There are two tables A and B.
They both contain titles referencing the same thing, but the naming conventions are always different and cannot be predicted.
The only way to match titles is to find low difference scores on a number of columns, but for now only the title is important.
There are only about 10,000 records in each table currently. Using the standard Cross Join and EditDistance combination works fine now. But I've already noticed performance decreases as the number of records grow.
Is there a more performant way of achieving the desired result of finding partial matches between strings in different tables?

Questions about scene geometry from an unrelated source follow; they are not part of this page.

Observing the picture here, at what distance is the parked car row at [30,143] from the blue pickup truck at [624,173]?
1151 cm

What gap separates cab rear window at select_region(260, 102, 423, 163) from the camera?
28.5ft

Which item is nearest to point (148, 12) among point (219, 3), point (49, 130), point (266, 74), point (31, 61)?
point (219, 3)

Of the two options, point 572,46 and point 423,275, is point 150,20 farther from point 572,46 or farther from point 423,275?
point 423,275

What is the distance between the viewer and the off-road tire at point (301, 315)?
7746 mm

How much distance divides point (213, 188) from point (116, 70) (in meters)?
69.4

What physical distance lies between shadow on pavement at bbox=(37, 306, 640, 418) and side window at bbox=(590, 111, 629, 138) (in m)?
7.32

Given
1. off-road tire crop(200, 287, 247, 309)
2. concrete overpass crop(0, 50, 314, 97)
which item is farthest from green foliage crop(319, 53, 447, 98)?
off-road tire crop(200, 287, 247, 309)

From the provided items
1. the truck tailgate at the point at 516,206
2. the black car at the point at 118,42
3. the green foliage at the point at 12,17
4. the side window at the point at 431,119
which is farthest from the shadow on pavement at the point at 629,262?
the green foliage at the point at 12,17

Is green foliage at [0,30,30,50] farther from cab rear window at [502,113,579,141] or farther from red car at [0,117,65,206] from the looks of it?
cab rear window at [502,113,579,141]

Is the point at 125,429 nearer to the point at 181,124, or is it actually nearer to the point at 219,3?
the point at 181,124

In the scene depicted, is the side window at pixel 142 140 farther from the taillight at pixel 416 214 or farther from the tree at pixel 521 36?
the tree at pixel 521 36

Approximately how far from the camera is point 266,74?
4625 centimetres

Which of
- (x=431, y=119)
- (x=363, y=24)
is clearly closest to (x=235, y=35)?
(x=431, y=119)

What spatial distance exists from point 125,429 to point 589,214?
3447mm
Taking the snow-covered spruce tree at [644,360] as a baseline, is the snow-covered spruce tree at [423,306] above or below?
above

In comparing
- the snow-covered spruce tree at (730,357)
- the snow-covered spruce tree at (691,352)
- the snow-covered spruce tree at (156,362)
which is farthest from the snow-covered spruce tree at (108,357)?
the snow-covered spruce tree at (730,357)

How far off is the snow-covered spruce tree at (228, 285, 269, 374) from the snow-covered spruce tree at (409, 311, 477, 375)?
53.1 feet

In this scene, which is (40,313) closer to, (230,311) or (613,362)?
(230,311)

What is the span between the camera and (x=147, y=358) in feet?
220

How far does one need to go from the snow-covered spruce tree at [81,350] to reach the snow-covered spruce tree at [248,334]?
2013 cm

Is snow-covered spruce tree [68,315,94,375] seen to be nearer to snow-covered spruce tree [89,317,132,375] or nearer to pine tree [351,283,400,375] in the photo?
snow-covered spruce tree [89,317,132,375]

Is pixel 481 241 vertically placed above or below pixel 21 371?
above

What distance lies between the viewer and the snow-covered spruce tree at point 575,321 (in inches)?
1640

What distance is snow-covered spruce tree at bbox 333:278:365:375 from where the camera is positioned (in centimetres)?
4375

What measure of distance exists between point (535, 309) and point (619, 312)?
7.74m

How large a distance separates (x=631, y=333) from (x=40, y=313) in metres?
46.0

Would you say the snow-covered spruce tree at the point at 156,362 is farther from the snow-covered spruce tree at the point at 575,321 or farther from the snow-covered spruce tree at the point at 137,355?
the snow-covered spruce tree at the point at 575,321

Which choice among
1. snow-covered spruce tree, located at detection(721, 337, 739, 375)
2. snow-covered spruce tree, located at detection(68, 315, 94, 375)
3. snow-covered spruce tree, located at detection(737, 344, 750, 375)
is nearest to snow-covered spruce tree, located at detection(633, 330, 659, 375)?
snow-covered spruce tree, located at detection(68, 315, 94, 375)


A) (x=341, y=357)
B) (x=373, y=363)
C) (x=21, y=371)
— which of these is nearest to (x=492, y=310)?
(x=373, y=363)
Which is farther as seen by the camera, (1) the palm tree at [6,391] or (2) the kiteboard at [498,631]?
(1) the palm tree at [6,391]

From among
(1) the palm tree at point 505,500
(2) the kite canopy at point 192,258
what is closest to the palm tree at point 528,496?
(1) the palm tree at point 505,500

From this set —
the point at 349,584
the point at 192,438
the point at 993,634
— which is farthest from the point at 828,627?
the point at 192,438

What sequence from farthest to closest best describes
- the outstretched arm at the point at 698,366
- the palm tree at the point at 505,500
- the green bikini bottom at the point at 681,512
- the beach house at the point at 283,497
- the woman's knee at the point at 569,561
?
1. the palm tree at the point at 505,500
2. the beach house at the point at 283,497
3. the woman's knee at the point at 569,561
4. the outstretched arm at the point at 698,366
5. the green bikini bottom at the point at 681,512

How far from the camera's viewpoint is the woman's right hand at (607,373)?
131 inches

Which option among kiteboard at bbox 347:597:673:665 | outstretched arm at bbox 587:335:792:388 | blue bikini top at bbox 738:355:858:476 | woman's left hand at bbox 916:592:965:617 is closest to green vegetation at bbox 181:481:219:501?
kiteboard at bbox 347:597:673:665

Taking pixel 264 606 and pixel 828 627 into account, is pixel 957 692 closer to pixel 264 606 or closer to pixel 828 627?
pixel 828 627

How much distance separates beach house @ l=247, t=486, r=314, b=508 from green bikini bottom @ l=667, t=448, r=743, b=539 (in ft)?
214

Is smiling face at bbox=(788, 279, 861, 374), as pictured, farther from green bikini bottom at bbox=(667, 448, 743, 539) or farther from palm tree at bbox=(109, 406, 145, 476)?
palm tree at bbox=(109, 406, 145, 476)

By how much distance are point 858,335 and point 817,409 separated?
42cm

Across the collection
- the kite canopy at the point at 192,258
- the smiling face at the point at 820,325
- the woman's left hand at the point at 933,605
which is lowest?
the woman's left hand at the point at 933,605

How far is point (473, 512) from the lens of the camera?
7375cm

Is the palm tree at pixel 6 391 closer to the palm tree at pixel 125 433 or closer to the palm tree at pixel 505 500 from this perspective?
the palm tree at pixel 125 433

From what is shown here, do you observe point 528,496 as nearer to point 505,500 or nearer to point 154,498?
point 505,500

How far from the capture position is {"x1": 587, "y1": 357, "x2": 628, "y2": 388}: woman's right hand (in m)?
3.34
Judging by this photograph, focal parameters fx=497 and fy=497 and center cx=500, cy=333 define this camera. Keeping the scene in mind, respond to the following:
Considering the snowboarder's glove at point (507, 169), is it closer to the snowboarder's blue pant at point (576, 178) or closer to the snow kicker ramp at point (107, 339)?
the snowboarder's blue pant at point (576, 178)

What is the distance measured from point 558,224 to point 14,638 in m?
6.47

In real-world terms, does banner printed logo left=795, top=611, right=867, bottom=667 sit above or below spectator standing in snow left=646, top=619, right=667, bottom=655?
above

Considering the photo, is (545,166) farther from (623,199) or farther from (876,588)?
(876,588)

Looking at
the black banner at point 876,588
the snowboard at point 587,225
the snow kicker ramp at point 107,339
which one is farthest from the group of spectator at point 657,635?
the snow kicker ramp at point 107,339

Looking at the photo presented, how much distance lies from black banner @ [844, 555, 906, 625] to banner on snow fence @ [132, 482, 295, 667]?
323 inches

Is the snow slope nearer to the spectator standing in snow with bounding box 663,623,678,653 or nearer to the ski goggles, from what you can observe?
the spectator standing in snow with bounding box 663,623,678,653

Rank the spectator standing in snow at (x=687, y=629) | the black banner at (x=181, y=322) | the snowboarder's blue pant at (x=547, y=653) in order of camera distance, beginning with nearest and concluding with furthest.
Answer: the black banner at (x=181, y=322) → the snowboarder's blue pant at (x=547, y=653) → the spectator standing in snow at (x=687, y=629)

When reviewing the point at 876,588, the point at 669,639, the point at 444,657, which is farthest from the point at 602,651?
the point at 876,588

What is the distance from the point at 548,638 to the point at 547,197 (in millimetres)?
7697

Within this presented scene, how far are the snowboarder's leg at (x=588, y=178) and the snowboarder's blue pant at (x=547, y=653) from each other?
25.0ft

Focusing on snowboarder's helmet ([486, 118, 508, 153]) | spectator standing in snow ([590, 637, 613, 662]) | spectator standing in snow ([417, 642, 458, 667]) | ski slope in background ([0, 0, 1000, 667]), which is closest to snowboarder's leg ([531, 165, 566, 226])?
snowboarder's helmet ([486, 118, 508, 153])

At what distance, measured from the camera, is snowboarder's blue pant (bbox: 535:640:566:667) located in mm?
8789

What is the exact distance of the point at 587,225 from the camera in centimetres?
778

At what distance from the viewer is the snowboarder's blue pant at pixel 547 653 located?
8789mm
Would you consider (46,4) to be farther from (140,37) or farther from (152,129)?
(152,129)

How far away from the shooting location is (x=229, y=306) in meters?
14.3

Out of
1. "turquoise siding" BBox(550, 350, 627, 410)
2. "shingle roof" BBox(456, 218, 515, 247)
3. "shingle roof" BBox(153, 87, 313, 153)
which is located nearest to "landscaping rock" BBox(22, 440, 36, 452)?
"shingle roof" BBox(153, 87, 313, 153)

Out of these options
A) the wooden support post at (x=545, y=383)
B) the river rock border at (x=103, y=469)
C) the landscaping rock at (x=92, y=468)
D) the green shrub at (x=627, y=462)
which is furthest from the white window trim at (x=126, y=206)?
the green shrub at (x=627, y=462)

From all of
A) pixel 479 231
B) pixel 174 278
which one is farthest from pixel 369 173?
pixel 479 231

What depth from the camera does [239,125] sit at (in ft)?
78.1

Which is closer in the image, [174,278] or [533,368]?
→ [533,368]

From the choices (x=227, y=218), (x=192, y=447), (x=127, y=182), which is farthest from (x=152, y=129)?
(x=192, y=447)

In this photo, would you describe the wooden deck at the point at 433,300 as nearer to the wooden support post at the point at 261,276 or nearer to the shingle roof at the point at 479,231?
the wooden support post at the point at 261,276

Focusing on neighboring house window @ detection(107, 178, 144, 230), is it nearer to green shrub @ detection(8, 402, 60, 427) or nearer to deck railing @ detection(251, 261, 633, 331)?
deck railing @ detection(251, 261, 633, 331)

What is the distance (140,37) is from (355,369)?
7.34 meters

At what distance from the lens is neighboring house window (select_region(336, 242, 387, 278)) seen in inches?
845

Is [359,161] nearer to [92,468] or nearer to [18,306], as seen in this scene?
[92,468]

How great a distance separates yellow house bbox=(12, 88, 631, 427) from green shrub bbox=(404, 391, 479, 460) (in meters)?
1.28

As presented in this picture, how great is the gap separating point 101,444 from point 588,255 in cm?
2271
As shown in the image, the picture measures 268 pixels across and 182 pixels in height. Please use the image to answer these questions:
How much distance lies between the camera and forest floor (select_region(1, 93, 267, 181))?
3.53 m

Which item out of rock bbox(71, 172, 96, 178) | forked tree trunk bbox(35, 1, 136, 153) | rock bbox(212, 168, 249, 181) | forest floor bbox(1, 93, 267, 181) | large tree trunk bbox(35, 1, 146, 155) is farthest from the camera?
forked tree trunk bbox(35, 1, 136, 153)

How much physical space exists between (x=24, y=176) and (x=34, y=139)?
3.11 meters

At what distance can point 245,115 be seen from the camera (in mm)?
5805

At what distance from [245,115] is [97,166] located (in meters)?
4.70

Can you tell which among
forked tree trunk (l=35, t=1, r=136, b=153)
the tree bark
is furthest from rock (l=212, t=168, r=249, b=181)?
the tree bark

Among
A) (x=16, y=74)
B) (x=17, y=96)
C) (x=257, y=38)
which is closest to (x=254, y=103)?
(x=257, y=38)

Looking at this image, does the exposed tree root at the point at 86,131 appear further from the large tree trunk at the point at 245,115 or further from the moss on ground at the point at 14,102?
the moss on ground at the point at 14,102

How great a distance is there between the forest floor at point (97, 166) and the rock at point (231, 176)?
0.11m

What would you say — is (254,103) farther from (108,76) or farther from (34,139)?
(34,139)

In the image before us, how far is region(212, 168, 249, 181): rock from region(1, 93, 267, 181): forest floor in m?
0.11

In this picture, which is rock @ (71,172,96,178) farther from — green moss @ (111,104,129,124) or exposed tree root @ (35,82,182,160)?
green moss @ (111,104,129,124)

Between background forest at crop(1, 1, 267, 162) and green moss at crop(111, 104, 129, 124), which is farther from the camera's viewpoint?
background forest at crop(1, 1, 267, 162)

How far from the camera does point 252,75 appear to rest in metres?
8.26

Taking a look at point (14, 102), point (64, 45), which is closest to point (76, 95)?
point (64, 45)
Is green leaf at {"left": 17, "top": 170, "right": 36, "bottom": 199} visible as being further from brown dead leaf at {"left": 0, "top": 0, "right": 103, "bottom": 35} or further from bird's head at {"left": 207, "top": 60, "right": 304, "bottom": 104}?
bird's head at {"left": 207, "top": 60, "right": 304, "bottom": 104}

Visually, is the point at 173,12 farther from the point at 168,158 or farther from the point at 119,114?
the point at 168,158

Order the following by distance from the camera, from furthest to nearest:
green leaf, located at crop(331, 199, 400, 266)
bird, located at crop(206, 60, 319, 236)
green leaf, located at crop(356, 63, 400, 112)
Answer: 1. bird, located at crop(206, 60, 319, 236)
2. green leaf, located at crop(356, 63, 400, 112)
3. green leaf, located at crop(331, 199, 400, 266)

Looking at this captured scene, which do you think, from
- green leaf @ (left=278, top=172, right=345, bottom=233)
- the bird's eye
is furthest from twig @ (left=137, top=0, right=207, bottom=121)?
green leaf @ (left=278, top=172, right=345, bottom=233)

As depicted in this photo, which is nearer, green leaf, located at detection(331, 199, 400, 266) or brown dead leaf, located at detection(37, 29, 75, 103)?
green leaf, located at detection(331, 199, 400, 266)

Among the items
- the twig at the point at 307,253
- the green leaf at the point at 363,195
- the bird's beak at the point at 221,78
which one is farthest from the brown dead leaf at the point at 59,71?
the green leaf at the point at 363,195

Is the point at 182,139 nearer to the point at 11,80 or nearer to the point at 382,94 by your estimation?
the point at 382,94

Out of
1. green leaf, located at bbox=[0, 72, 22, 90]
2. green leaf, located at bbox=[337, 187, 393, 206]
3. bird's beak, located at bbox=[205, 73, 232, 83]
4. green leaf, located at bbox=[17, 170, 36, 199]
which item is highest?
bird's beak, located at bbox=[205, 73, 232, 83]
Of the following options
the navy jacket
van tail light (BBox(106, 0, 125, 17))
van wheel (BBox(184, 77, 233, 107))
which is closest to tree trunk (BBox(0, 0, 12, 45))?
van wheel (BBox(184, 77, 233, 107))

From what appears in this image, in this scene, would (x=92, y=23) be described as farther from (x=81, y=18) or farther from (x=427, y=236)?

I apologize if there is an obvious answer. The few posts that deviate from the editdistance solution still assume cross joining : https://community.snowflake.com/s/question/0D50Z00008zPLLxSAO/join-with-partial-string-match
CodePudding user response:
You should use a blocking key strategy to help cut down on the number of pairs generated. This document explains this strategy and other techniques for Fuzzy Matching on Snowflake. https://drive.google.com/file/d/1FuxZnXojx71t-1kNOaqg1ErrEiiATdsM/view?usp=sharing
CodePudding user response:
As per Ryan point, the way to avoid comparing all values is to prune "what values are joined".
In other domains (spatial) we found quantizing the GPS down and then joining the 8 surrounding buckets, while made for "more comparisons for things a human could see where near" eliminated all the compares for the things that "clearly are very far away".
Like most expensive computation, you want to prune as much as you can without missing things you want to include. Which is to say false positives are fine, but false negatives are very bad.
So how you batch/bucket/prune you data is very application data specific.